This is a repository for doing latent-space HJ reachability analysis using the Discounted Safety/Reach-avoid Bellman equation originally introduced in this and this paper. This entire repository is heavily based on Jingqi Li's Repo which uses Tianshou for RL. We also use the RSSM world model as implemented in this implementation of Dreamer-v3.
This repository supports a DDPG implementation of the both the latent safety-only value function. To more easily promote future research, we provide an implementation of a Dubin's car with continuous action spaces in this repository, as opposed to the discrete action space version used in the paper.

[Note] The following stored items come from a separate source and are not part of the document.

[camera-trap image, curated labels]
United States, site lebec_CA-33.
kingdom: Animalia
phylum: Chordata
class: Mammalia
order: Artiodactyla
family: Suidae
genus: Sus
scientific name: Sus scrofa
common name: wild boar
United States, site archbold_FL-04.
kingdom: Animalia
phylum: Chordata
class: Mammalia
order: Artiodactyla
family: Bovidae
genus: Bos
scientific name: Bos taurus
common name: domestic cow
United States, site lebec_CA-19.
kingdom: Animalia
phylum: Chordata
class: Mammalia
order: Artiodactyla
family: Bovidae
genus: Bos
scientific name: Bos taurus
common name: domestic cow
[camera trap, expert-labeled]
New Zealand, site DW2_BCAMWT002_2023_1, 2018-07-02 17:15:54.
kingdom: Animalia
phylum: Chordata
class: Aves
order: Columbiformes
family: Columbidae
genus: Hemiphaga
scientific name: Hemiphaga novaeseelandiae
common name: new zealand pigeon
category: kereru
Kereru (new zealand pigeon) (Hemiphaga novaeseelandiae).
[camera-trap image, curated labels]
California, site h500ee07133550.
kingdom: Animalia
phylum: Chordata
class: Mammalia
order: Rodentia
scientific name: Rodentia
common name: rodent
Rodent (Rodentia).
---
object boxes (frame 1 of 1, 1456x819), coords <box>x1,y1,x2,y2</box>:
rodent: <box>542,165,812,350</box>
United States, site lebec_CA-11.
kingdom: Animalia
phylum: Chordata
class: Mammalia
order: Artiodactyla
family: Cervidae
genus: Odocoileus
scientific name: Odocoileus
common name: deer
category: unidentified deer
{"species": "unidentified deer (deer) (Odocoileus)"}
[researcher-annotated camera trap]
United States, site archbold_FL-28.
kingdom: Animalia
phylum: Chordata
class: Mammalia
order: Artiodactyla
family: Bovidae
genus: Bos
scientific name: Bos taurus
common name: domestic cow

We recommend Python version 3.12.
Install instruction:
-
git clone the repo
-
cd to the root location of this repo, where you should be able to see the "setup.py". Note that if you use MacOS, then pytorch 2.4.0 is not available, and therefore you have to first change the line 22 of setup.py from "pytorch==2.4.0" to "pytorch==2.2.2", and then do the step 3. (However, Pytorch==2.4.0 is available for Ubuntu systems. So, if you use Ubuntu, then you can directly go to step 3. )
-
run in terminal: pip install -e .
-
run in terminal: conda install -c conda-forge ffmpeg
To get the offline dataset for a Dubin's car model we need to rollout trajectories using randomly sampled actions:
python scripts/generate_data_cont.py
World model training from the offline dataset. This differs from the standard training procedure from Dreamer, as this is done solely with offline data (although in-principle, you could also use online rollouts.) without task-reward information. In this implementation, we co-train the world model with the failure classifier.
python scripts/dreamer_offline.py
Reachability analysis in the world model via RL. We perform resets in latent space by selecting a random timestep from a trajectory in our offline dataset. This ensure that the latent state is within the manifold of the training data.
python scripts/run_training_ddpg-wm.py